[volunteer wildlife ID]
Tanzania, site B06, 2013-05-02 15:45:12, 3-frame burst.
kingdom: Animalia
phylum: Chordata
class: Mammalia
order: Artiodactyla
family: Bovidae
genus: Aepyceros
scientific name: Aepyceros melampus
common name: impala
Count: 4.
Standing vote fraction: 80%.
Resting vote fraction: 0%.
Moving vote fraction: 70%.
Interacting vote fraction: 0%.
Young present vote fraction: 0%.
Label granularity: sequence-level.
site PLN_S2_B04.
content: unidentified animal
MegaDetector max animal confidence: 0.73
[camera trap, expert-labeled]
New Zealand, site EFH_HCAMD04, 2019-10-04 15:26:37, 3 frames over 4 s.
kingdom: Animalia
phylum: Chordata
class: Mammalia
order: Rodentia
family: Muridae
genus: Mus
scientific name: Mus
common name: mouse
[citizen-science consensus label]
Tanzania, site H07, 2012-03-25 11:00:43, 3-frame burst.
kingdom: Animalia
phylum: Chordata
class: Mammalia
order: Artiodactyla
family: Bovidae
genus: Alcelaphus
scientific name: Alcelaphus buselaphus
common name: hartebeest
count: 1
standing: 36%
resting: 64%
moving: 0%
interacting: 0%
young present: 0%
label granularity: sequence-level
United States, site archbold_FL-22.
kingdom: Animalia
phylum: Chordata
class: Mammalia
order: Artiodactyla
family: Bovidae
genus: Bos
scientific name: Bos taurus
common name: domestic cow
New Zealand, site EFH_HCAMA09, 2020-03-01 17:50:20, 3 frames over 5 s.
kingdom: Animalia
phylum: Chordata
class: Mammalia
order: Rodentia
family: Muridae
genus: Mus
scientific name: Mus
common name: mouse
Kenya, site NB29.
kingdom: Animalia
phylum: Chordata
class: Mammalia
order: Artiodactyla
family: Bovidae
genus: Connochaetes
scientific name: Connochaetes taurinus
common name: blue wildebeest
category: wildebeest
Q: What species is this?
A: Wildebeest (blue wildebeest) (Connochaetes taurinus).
....................
## Brief
Where a line in the records above contains the string "over", return that line.

## Response
New Zealand, site EFH_HCAMD04, 2019-10-04 15:26:37, 3 frames over 4 s.
New Zealand, site EFH_HCAMA09, 2020-03-01 17:50:20, 3 frames over 5 s.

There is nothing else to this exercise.